**TASK INSTRUCTIONS:**
Write out every line of the items below as a JSON array of strings, one string per line, skipping blank lines and leaving out the pictures.

**RECORDS FOR PROCESSING:**
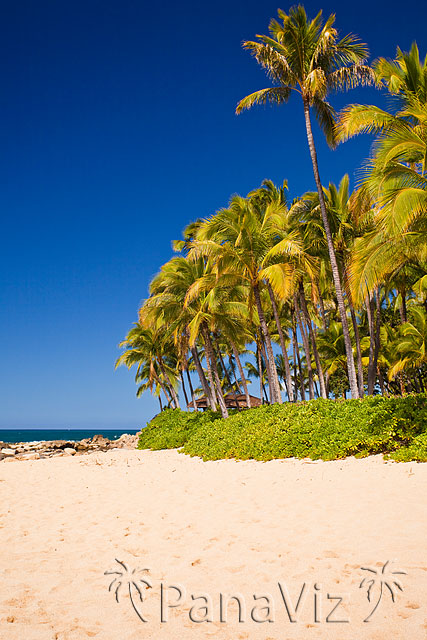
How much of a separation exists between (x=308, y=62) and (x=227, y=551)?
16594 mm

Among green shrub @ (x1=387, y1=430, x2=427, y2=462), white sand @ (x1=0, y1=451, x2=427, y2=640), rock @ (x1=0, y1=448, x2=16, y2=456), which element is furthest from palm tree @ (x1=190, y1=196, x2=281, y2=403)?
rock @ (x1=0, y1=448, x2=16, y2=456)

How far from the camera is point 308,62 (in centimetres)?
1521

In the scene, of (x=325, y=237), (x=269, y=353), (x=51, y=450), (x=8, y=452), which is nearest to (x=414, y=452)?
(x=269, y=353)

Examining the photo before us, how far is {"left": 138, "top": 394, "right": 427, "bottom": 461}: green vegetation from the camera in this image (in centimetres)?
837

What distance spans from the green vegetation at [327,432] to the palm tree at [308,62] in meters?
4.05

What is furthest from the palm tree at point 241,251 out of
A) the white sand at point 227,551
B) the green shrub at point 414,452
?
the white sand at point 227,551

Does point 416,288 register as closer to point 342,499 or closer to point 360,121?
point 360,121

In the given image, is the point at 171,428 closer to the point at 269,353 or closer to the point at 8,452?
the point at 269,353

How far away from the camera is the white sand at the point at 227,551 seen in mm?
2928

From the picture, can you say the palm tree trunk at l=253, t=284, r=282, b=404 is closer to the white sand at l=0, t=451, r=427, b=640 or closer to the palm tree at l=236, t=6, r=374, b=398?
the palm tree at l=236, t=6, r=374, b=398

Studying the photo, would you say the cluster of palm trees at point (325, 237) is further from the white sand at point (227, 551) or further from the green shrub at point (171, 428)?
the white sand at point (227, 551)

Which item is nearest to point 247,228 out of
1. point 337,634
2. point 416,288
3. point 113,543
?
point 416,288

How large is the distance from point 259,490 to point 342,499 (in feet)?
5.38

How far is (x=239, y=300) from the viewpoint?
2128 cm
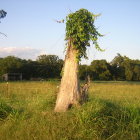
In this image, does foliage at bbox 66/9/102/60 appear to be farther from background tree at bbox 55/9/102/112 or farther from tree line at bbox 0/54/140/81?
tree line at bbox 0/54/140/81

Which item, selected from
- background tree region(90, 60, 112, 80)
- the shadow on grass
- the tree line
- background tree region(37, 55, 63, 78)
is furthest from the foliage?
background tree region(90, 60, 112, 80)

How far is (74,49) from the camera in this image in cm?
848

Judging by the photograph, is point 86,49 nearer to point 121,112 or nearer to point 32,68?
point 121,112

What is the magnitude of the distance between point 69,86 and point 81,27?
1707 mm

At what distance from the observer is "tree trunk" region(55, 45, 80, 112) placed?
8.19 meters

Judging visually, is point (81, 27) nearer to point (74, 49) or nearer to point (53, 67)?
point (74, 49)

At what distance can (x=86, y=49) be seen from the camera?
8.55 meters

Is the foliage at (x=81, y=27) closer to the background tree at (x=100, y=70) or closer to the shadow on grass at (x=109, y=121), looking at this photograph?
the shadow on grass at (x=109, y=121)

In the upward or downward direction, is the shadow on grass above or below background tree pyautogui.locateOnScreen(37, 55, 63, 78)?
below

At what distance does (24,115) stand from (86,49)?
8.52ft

**ANSWER TO THE PROBLEM:**
[
  "How much of a separation exists between (x=308, y=62) and (x=227, y=551)?",
  "16594 mm",
  "Among green shrub @ (x1=387, y1=430, x2=427, y2=462), white sand @ (x1=0, y1=451, x2=427, y2=640), rock @ (x1=0, y1=448, x2=16, y2=456), which element is furthest from palm tree @ (x1=190, y1=196, x2=281, y2=403)?",
  "rock @ (x1=0, y1=448, x2=16, y2=456)",
  "How far from the camera is point 308,62 (in centimetres)?",
  "1521",
  "In the scene, of (x=325, y=237), (x=269, y=353), (x=51, y=450), (x=8, y=452), which is nearest to (x=414, y=452)?",
  "(x=269, y=353)",
  "Examining the photo before us, how far is {\"left\": 138, \"top\": 394, \"right\": 427, \"bottom\": 461}: green vegetation from the camera in this image (in centimetres)?",
  "837",
  "What distance spans from the green vegetation at [327,432] to the palm tree at [308,62] in meters?",
  "4.05",
  "What is furthest from the palm tree at point 241,251 out of",
  "A) the white sand at point 227,551",
  "B) the green shrub at point 414,452",
  "?",
  "the white sand at point 227,551",
  "Does point 416,288 register as closer to point 342,499 or closer to point 360,121?",
  "point 360,121",
  "In the given image, is the point at 171,428 closer to the point at 269,353 or closer to the point at 8,452?",
  "the point at 269,353",
  "How far away from the camera is the white sand at the point at 227,551 seen in mm?",
  "2928",
  "From the picture, can you say the palm tree trunk at l=253, t=284, r=282, b=404 is closer to the white sand at l=0, t=451, r=427, b=640 or closer to the palm tree at l=236, t=6, r=374, b=398?",
  "the palm tree at l=236, t=6, r=374, b=398",
  "Studying the photo, would you say the cluster of palm trees at point (325, 237) is further from the white sand at point (227, 551) or further from the green shrub at point (171, 428)?",
  "the white sand at point (227, 551)",
  "Which item is nearest to point 247,228 out of",
  "1. point 337,634",
  "2. point 416,288",
  "3. point 113,543",
  "?",
  "point 416,288",
  "How large is the distance from point 259,490 to point 342,499 (in feet)?",
  "5.38",
  "How far is (x=239, y=300) from the viewpoint?",
  "2128 cm",
  "In this image, does foliage at bbox 66/9/102/60 appear to be farther from background tree at bbox 55/9/102/112 or farther from tree line at bbox 0/54/140/81?",
  "tree line at bbox 0/54/140/81",
  "Which item, selected from",
  "- background tree region(90, 60, 112, 80)",
  "- the shadow on grass",
  "- the tree line",
  "- background tree region(37, 55, 63, 78)",
  "is furthest from the foliage?",
  "background tree region(90, 60, 112, 80)",
  "How far is (74,49) from the camera in this image in cm?",
  "848",
  "Judging by the photograph, is point 86,49 nearer to point 121,112 or nearer to point 32,68?",
  "point 121,112",
  "What is the magnitude of the distance between point 69,86 and point 81,27?",
  "1707 mm",
  "At what distance from the observer is \"tree trunk\" region(55, 45, 80, 112) placed?",
  "8.19 meters",
  "Judging visually, is point (81, 27) nearer to point (74, 49) or nearer to point (53, 67)?",
  "point (74, 49)",
  "At what distance can (x=86, y=49) be seen from the camera?",
  "8.55 meters",
  "Is the foliage at (x=81, y=27) closer to the background tree at (x=100, y=70) or closer to the shadow on grass at (x=109, y=121), looking at this photograph?",
  "the shadow on grass at (x=109, y=121)",
  "In the upward or downward direction, is the shadow on grass above or below background tree pyautogui.locateOnScreen(37, 55, 63, 78)?",
  "below",
  "At what distance does (24,115) stand from (86,49)?",
  "8.52ft"
]